The Court has given careful consideration to the arguments made in this matter and concludes that the requested order should issue.
Wagner and Glantz refused to answer a number of questions on the grounds that those questions fall outside the scope of the order. The Court concludes that their objections are without merit. The investigation is for a lawful purpose. "The evidence sought ... (is) not plainly incompetent or irrelevant to any lawful purpose", Endicott Johnson Corp. v. Perkins, 317 U.S. 501, 509, 63 S. Ct. 339, 343, 87 L. Ed. 424 (1943), and absent such a showing by the respondent, the subpoenas should be enforced. See Securities and Exchange Commission v. Arthur Young & Co., 190 U.S.App.D.C. 37, 48, 584 F.2d 1018, 1029 (1978), cert. den. 439 U.S. 1071, 99 S. Ct. 841, 59 L. Ed. 2d 37 (1979). Respondents have failed to establish that the requested information is "plainly incompetent or irrelevant".
The respondents limited partnership seeks to assert a Fifth Amendment privilege against self-incrimination to prevent the production of subpoenaed limited partnership documents. This contention must also fail. The privilege is personal and while it would protect an individual, or a sole proprietorship, it does not protect a collective entity or papers held by an individual in his representative capacity for a collective entity. Bellis v. United States, 417 U.S. 85, 94 S. Ct. 2179, 40 L. Ed. 2d 678 (1974). See also Fisher v. United States, 425 U.S. 391, 96 S. Ct. 1569, 48 L. Ed. 2d 39 (1976). The SEC also seeks partnership and corporate papers in the possession of Kingsley, and thus his objection to production of those papers on Fifth Amendment grounds must also be denied.

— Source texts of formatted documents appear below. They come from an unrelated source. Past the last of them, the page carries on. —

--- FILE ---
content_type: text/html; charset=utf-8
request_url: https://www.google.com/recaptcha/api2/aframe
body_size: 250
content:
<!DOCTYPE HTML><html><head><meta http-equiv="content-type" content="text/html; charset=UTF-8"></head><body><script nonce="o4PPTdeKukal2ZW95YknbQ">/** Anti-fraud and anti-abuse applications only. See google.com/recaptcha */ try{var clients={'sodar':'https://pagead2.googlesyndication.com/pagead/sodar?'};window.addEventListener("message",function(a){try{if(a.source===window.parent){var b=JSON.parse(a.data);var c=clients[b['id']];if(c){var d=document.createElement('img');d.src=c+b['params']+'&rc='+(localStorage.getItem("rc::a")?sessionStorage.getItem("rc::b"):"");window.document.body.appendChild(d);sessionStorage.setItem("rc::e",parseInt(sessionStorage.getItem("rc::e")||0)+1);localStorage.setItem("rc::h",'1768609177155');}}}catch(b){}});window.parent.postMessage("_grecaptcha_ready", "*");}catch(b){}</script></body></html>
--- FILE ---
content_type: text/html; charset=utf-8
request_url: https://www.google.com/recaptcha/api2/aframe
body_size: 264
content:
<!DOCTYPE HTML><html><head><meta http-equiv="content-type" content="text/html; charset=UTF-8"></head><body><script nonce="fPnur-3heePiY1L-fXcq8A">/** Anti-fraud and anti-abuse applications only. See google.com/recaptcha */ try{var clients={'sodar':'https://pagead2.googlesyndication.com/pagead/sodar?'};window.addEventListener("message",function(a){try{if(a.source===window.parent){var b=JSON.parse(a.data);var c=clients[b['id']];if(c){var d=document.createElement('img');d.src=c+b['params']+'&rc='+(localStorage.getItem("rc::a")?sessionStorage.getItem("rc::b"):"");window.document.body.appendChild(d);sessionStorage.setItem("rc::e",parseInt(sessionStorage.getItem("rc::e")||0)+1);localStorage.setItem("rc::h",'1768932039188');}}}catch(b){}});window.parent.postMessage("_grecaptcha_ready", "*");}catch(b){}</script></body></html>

In addition to asserting a Fifth Amendment privilege, Kingsley also poses a Fourth Amendment objection to the production of limited partnership and corporate documents in his control and custody. The Fourth Amendment requires that "the subpoena be sufficiently limited in scope, relevant to the purpose, and specifically directed so that compliance will not be unreasonably burdensome". See v. City of Seattle, 387 U.S. 541, 544, 87 S. Ct. 1737, 1739, 18 L. Ed. 2d 943 (1967). See also Securities and Exchange Commission v. Arthur Young & Co., supra, U.S.App.D.C. at 42-43, 585 F.2d at 1023-1024. The subpoenas here meet the above criteria and are not overly broad. This contention therefore is without merit.
Finally, Wagner and Glantz have asserted an attorney-client privilege with respect to request for testimony and the production of documents. When such a privilege is asserted on behalf of the client or former client, the burden falls on the person asserting the privilege. He must establish that:
(1) the asserted holder of the privilege is or sought to become a client; (2) the person to whom a communication was made (a) is a member of the bar of a court, or his subordinate and (b) in connection with the communication is acting as a lawyer; (3) the communication relates to a fact of which the attorney was informed (a) by his client (b) without the presence of strangers (c) for the purpose of securing either (i) an opinion of law or (ii) legal services of (iii) legal assistance in some legal proceeding, and not (d) for the purpose of committing a crime or tort, and (4) the privilege has been (a) claimed and (b) not waived by the client.